The trio hike it to the barn to hole up for the time being, but Gar points out that's not a great idea since that's where the snowfinfangfoom hides its food.  Tony doesn't think he'll be doing that anymore since it has lost so much food from that place thanks to them.

Soon, Tony wants to take care of the stuff they left behind, when he gets bored and makes his way back to the camper to get their lost skis and guns.  The other two decide to tag along rather than split up, which means they ran away from the camper so they could run back to the camper.  Nice circling around the plot, movie.

Once they get to the camper, they can't find anything, but remember they had some extras inside the back.  So they make Ellen climb over Paraday's dead body to get them.

Tony grabs a revolver from the cab, just in time for the snowphoenix to show up and get shot.  For a movie starring a character that they've been touting as an olympic biathlete, it's a little surprising they let anyone besides Gar shoot the thing.  AND hit it.  Fortunately for that point, the creature runs off and Gar gives chase.

If the chase was a downhill ski chase, that might be thrilling.  But instead, it's a slow chase on a fairly even, flat grade, more like cross country skiing.  So it's kinda slow.  And try and picture someone making the motions of skiing as they're chasing someone.  It's a little bit unintentionally hilarious.

The snowgroot finally appears so this movie can end already, and Gar shoots him a few times.  The thing keeps coming though, making him stab it with his ski pole, and that seems to do the trick.  So, it was a vampire snowbeast, and needed to be staked through the heart?

And much like Puppet Master 5, the movie ends pretty much immediately once the bad creature is dead.  But unlike the latter, this movie actually feels complete.  Ish.  The death doesn't leave other things up in the air, like the other movie.

Twas Bo Svenson that slayed the snowbeast.


Video: For a 1970s made for tv movie, that was released on a disc with three other movies, in the public domain?  I can forgive it for not looking great.  I've certainly seen worse, and it's easy enough on the eyes.

Audio: Same here, really.  Nothing special, but aside from crunching snow killing dialogue in a few scenes, everything is pretty clear.  This is...surprisingly watchable, all things considered.

First Blood: Despite her still being around a few moments later, I am going to say Jennifer actually died five minutes in when the snowbeast rushed her.

Best Corpse: Has to be the ski patrolman who gets saved from falling off a cliff by having his skull grabbed and yanked.  And bonus points for reappearing almost half the movie later by falling out of the barn's loft.

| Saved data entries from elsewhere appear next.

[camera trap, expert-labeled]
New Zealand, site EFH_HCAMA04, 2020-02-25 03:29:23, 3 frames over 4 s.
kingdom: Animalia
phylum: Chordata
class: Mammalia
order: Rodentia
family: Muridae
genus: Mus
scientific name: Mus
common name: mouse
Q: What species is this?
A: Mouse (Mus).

Blood Type - D+: A made for tv movie, so the blood is almost nonexistant.  And the laughable snowbeast costume and fake bear don't help the score.

Sex Appeal: 1970s made for tv movie?  Sex what now?

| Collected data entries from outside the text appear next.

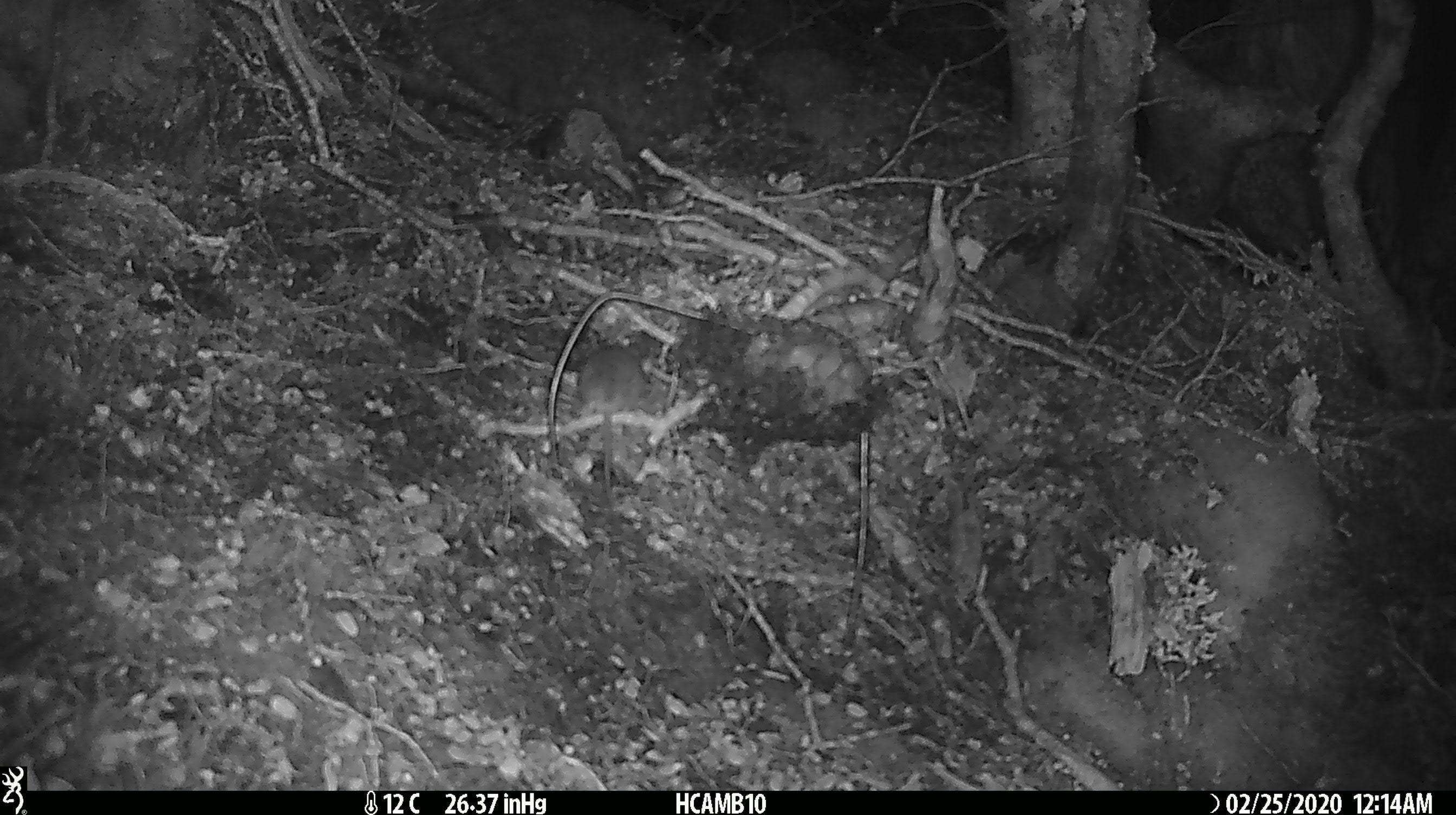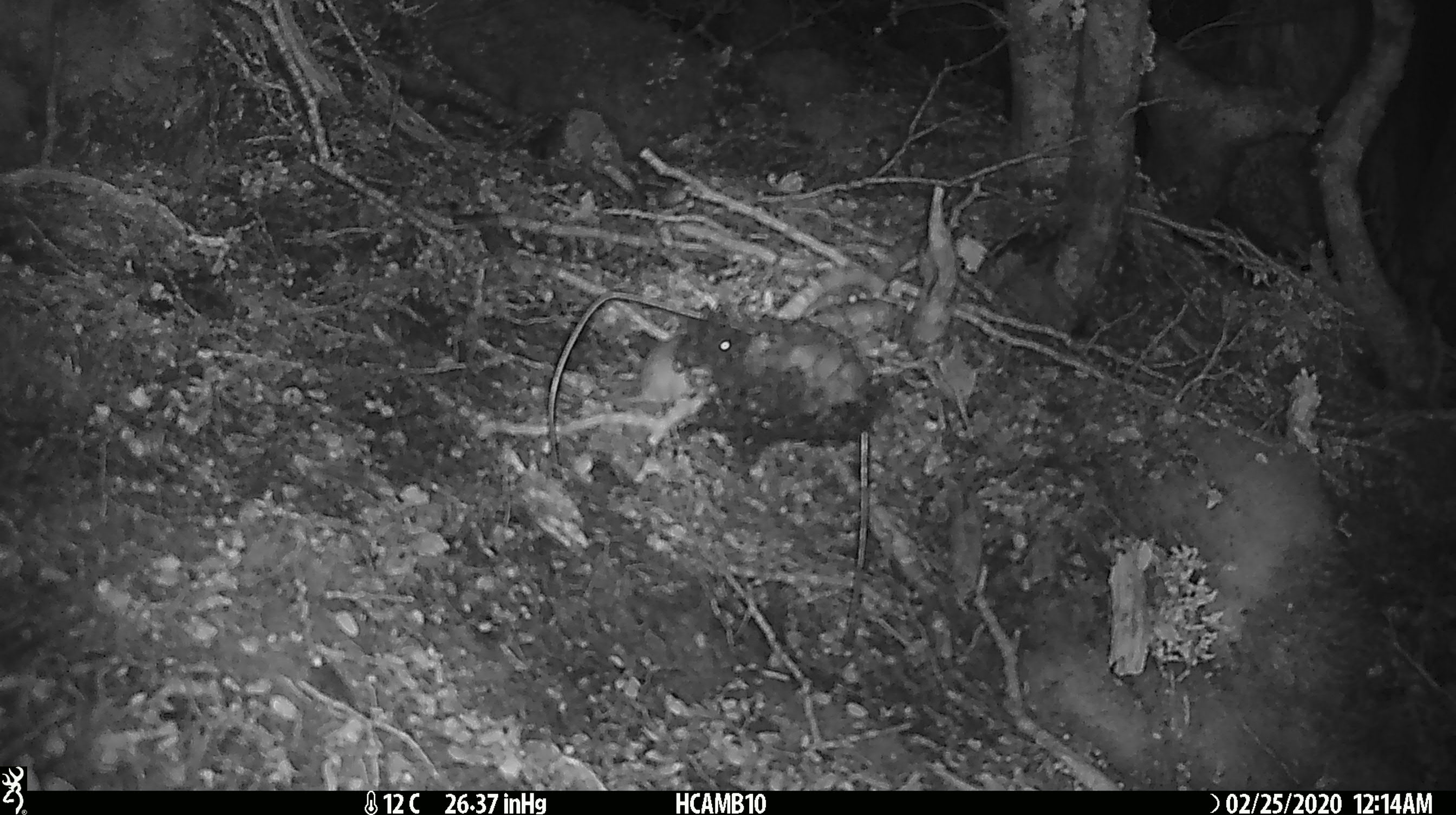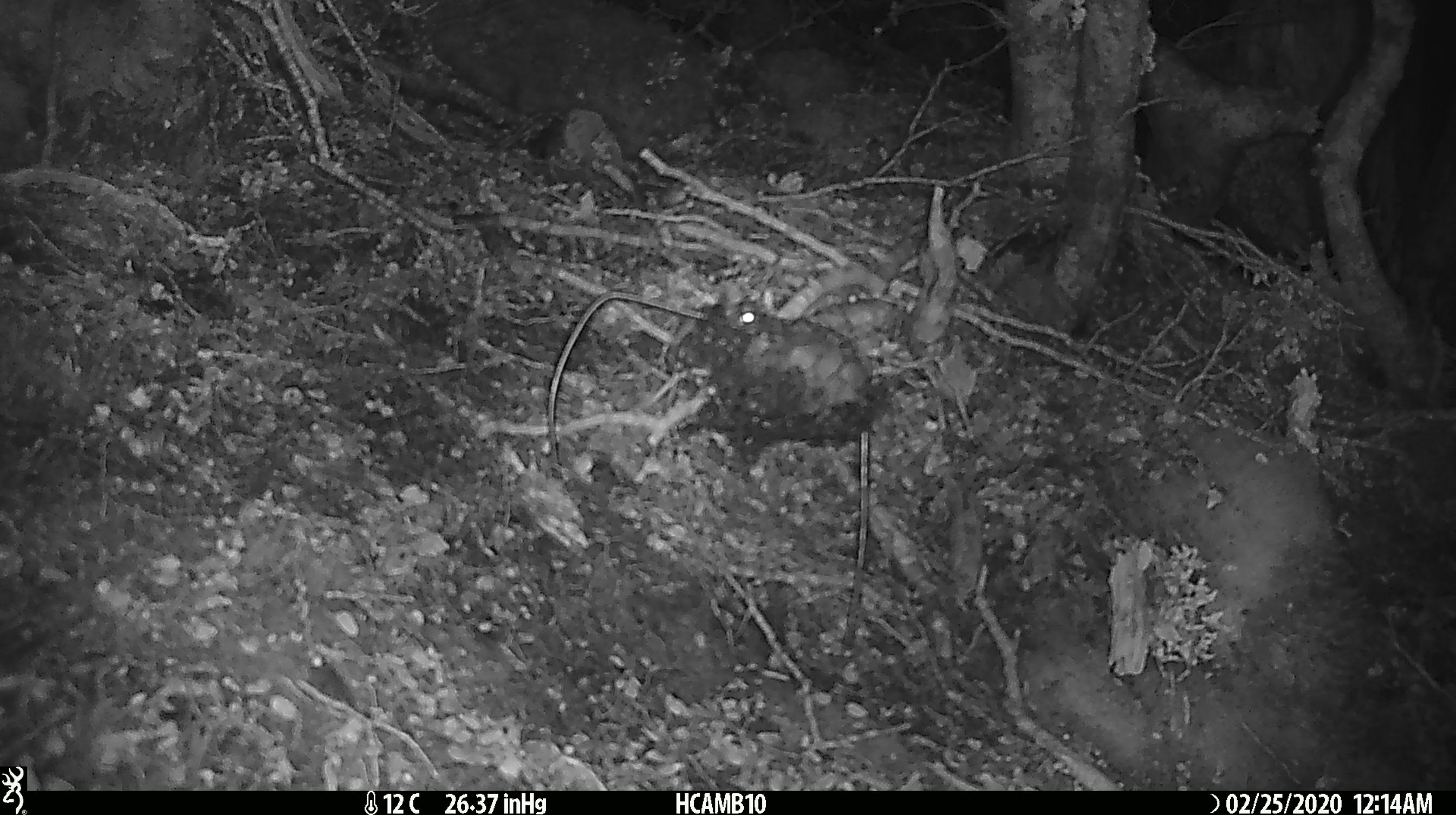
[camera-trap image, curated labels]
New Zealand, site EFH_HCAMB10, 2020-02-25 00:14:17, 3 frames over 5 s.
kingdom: Animalia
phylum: Chordata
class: Mammalia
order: Rodentia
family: Muridae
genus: Mus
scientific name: Mus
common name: mouse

Movie Review: Well, it has a story to tell, it moves from point A to point B and more without to much convolution and nonsense.  The biggest flaw of the movie is the amount of production errors.  I caught two, and know there's more I missed out on but others have seen.  Well, that and how padded the movie is with skiing and snowmobiling.  But that does give us some lovely scenery of snowy mountains, so I forgive it ever so slightly.  It's preferable than Lost Continent's infamous 'rock climbing' sequence where they waste time on a set.  We at least get to see real mountains and trees and snow.  The characters are likable, it's an okay story for what it is, but it's pretty straightforward too, so nothing to write home about.  Thoroughly average, making three out of five dead ski patrolmen.

Entertainment Value: And the movie is suitably fun.  The acting isn't terrible, and the effects are cheesy, so it's simple, goofy fun, but doesn't go overboard.  It's a fun peek at an okay 1970s monster movie.  And better made than anything from Scifi Channel's Saturday fare.  It was surprising how quietly likable the movie was, if you take it for what it is.  But still average, so three out of five ski poles.

Seriously, more movies need to fade to red.  That's just plain awesome.